Die römische Kurie stand jetzt unter dem mailändischen Einfluß; Ascanio war der erklärte Feind des Kardinals Julian Rovere, und diesen Nebenbuhler, seinen mächtigsten Gegner im heiligen Kollegium, suchte auch der Papst zu verderben. Der bedrohte Kardinal entwich schon am Ende des Dezember 1492 in seine feste Burg Ostia. Sein Fortgang machte großes Aufsehen. Die Parteien bildeten sich; denn zu Julian standen die Kardinäle Caraffa, Piccolomini und Costa von Lissabon, ferner Virginius Orsini, Fabrizio und Prospero Colonna. Der König von Neapel bot ihm mit tausend Freuden seinen nachdrücklichsten Schutz. Zur Zeit des Baronenkrieges war er mit ihm tief verfeindet gewesen, aber er hatte sich mit ihm ausgesöhnt und selbst seine Erhebung zum Papst gewünscht. Jetzt machte er ihn zum Mittelpunkt seiner Partei in Rom. Ferrante bemühte sich zugleich, seinen Feinden jeden Grund zum Angriff zu nehmen; da sie den orsinischen Güterkauf als Vorwand benutzen konnten, suchte er Virginius zu einem Abkommen mit dem Papste zu bewegen. Denn schon brachte der Streit um Anguillara und Cervetri Italien in Aufregung. Im Februar 1493 schickte Ferrante einen Unterhändler an den Papst; auch die Signorie von Florenz bat er um ihre Vermittlung in diesem orsinischen Handel. Die Furcht vor Frankreich quälte ihn; um den Papst zu gewinnen, bot er die ganze diplomatische Kunst auf, in welcher ihn lange Erfahrung zum Meister gemacht hatte, und sicherlich war dieser König damals der feinste Staatsmann Italiens.

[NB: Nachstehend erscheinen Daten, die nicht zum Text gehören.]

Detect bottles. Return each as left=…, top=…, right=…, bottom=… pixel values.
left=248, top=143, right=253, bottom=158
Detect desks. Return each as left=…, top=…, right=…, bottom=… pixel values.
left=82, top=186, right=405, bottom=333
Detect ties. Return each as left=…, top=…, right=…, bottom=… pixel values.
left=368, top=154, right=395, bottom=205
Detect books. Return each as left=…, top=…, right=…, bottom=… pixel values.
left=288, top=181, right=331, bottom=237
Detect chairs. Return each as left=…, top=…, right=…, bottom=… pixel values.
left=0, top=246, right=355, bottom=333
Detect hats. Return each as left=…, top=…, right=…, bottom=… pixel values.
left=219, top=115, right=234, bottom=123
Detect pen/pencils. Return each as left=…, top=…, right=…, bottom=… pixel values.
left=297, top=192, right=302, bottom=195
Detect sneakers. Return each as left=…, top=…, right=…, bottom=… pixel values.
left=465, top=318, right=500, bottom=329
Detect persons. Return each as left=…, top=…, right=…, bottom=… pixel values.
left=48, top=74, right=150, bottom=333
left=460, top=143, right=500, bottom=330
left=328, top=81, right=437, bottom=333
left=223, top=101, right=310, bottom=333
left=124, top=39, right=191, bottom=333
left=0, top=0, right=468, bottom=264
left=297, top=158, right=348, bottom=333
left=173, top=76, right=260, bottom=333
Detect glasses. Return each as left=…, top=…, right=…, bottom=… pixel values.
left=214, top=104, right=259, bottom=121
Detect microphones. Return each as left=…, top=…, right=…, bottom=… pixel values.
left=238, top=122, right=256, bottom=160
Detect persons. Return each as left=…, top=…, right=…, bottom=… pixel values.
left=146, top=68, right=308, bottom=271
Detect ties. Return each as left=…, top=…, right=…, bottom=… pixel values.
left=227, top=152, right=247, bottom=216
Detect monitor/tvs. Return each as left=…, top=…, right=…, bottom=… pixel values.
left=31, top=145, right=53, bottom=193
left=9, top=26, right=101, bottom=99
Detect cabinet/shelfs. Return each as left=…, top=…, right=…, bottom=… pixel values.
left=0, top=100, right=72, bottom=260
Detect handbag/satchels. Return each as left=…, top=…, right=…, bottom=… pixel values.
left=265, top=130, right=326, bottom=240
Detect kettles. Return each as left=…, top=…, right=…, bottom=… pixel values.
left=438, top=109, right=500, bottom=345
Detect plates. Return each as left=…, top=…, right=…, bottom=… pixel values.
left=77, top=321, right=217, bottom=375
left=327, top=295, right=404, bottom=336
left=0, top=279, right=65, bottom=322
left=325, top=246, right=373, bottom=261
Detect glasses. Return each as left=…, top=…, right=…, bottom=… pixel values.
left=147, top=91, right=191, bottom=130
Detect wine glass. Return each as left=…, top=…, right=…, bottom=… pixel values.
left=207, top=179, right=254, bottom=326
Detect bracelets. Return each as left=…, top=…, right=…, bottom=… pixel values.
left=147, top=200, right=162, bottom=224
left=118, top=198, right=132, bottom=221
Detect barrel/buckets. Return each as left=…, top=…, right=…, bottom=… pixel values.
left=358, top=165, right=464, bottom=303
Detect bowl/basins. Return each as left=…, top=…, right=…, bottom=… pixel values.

Im März schlug ihm Alexander selbst eine Familienverbindung vor: für seinen Sohn Jofré wünschte er die Hand einer Tochter des Königs, Donna Lucrezia, mit entsprechendem Lehen. Man sagte sogar in Rom, daß Cesare Borgia, der junge Bischof von Valencia, sein geistliches Gewand ablegen, mit einer neapolitanischen Prinzessin sich vermählen und Salerno erhalten werde. Begierig ging Ferrante auf solche Unterhandlungen ein. Aber schon im April trat der Papst zurück, wahrscheinlich weil ihn die Sforza umgestimmt hatten. Er sammelte Truppen; Mailand und Venedig taten das Gleiche. Der König selbst rüstete sich; denn schon hatte er Kunde von einer Liga, die zwischen dem Papst, Mailand und Venedig verabredet war. Dringend ermahnte er Alexander durch seinen Gesandten Luigi de Paladinis, den Frieden Italiens nicht zu stören, und die gleiche Mahnung richtete er an Lodovico den Mohr. Mit scharfem Blick durchdrang er die Gefahren, welche dem uneinigen Italien von der Herrschsucht der Fremden drohten, und er sagte jenem ehrgeizigen Fürsten voraus, daß er einen Sturm heraufbeschwöre, dessen er selbst nie mehr Meister werden könne. Jetzt schloß er sich noch enger an Florenz an. Mit Ungeduld betrieb er den Vergleich zwischen Virginius und dem Papst, befahl aber jenem wie dem gleichfalls in seinem Solde stehenden Prospero und Fabrizio Colonna, sich in ihre neapolitanischen Lehen zu begeben, und ließ durch Trivulzio Truppen in den Abruzzen aufstellen.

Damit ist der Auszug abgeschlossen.